◆ What you should do
For the material below, return exactly the lines starting at the line containing "U-TOP achieves competitive" and ending at the line containing "1. MGDCF: Uses", both ends included, and no others.

────────────────────

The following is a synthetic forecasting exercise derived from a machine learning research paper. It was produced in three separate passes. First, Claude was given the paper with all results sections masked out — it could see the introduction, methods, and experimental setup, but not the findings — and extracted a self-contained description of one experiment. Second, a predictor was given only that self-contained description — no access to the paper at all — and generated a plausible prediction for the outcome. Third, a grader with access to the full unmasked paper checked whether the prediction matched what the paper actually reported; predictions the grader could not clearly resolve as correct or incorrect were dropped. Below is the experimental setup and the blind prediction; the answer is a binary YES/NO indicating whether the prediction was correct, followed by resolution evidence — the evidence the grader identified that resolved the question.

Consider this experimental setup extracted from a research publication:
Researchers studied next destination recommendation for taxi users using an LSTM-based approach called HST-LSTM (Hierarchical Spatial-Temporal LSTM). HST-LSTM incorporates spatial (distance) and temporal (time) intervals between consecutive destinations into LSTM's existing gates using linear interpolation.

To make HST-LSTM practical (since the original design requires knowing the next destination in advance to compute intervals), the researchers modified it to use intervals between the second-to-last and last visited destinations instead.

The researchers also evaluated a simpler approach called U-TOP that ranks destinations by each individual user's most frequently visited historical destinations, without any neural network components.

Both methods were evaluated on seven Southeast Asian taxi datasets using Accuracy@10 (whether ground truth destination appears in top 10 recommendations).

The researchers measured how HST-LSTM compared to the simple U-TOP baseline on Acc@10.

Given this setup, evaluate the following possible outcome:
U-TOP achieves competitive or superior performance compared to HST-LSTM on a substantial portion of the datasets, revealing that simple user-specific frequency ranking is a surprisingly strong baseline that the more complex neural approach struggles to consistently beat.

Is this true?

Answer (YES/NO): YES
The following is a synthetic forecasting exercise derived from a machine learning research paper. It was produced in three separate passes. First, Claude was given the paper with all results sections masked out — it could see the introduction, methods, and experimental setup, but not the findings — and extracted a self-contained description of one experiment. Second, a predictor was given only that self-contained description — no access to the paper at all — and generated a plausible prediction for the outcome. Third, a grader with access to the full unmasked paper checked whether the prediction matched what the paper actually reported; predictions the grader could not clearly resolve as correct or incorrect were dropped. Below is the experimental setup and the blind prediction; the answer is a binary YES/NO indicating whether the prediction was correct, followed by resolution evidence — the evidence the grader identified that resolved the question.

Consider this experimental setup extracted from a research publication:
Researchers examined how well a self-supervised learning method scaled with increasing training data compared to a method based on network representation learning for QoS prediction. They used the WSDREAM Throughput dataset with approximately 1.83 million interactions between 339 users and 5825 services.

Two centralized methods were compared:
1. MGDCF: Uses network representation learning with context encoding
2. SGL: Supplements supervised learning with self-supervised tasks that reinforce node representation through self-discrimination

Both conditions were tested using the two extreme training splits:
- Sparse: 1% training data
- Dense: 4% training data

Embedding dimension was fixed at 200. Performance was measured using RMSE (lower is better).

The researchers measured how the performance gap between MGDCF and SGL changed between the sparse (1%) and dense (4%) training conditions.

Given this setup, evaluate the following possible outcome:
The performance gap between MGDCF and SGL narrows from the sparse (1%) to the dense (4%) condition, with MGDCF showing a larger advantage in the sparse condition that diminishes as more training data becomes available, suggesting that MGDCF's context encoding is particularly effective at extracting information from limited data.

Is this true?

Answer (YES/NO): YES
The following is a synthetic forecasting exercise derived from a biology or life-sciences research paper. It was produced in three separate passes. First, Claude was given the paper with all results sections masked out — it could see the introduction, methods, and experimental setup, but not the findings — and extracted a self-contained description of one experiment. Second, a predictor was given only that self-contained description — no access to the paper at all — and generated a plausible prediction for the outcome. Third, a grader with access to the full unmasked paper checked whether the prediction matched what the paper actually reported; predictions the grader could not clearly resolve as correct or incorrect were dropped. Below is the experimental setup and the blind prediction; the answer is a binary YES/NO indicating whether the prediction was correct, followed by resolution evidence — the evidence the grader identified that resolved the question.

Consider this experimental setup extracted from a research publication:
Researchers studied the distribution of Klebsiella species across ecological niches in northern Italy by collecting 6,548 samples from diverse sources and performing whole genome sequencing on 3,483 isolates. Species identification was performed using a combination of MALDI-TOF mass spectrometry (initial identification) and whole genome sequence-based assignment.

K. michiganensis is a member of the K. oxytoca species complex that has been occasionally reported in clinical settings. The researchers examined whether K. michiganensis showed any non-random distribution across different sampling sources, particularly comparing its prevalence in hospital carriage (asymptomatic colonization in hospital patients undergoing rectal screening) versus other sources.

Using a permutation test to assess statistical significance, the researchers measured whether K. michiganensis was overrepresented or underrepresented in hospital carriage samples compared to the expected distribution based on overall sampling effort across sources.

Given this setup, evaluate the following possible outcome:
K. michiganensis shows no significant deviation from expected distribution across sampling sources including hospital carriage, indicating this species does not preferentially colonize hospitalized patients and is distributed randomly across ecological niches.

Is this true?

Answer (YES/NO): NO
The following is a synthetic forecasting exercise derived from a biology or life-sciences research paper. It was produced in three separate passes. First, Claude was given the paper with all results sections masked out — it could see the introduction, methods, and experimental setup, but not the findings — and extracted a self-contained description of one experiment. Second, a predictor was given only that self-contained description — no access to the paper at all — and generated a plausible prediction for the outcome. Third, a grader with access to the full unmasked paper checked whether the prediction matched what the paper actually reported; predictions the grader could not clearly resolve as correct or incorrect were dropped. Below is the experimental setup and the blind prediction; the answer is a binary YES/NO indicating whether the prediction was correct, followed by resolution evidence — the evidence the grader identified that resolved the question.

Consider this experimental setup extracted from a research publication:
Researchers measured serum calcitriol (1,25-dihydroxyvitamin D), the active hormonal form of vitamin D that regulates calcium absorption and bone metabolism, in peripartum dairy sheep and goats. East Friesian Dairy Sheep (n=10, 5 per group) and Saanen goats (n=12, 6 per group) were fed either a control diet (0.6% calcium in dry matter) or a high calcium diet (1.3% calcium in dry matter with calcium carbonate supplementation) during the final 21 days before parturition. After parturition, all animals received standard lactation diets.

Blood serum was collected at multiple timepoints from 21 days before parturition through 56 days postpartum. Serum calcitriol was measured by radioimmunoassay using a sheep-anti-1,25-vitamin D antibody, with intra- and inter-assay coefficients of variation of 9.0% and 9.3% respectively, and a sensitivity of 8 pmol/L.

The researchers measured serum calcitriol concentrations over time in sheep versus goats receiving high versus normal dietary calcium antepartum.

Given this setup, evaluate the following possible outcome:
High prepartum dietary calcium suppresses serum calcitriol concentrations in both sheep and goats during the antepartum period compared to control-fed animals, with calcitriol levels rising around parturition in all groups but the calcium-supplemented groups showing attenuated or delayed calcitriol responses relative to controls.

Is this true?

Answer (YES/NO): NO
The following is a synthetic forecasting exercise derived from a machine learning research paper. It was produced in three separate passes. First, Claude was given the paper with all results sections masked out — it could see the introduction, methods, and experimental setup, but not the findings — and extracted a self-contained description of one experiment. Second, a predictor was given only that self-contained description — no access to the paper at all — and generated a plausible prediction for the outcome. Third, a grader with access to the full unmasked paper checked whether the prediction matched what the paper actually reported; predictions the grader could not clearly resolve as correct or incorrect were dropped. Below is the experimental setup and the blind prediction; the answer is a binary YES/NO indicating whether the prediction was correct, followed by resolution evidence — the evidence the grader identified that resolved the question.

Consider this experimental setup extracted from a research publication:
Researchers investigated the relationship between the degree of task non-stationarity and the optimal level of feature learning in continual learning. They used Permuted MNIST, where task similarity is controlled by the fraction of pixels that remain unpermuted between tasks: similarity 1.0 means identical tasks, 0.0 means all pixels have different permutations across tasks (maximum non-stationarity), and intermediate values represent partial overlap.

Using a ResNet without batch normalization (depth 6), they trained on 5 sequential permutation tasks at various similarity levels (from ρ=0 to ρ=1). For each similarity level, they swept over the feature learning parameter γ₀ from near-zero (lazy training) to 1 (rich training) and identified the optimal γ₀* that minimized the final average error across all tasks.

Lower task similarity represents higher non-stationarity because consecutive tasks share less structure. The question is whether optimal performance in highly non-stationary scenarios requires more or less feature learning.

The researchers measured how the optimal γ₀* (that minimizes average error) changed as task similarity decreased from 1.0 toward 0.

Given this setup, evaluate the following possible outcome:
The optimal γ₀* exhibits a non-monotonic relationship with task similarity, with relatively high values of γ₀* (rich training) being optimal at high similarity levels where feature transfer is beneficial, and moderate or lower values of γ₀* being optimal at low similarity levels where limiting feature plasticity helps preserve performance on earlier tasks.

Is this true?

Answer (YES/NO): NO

────────────────────

◆ Answer
U-TOP achieves competitive or superior performance compared to HST-LSTM on a substantial portion of the datasets, revealing that simple user-specific frequency ranking is a surprisingly strong baseline that the more complex neural approach struggles to consistently beat.

Is this true?

Answer (YES/NO): YES
The following is a synthetic forecasting exercise derived from a machine learning research paper. It was produced in three separate passes. First, Claude was given the paper with all results sections masked out — it could see the introduction, methods, and experimental setup, but not the findings — and extracted a self-contained description of one experiment. Second, a predictor was given only that self-contained description — no access to the paper at all — and generated a plausible prediction for the outcome. Third, a grader with access to the full unmasked paper checked whether the prediction matched what the paper actually reported; predictions the grader could not clearly resolve as correct or incorrect were dropped. Below is the experimental setup and the blind prediction; the answer is a binary YES/NO indicating whether the prediction was correct, followed by resolution evidence — the evidence the grader identified that resolved the question.

Consider this experimental setup extracted from a research publication:
Researchers examined how well a self-supervised learning method scaled with increasing training data compared to a method based on network representation learning for QoS prediction. They used the WSDREAM Throughput dataset with approximately 1.83 million interactions between 339 users and 5825 services.

Two centralized methods were compared:
1. MGDCF: Uses network representation learning with context encoding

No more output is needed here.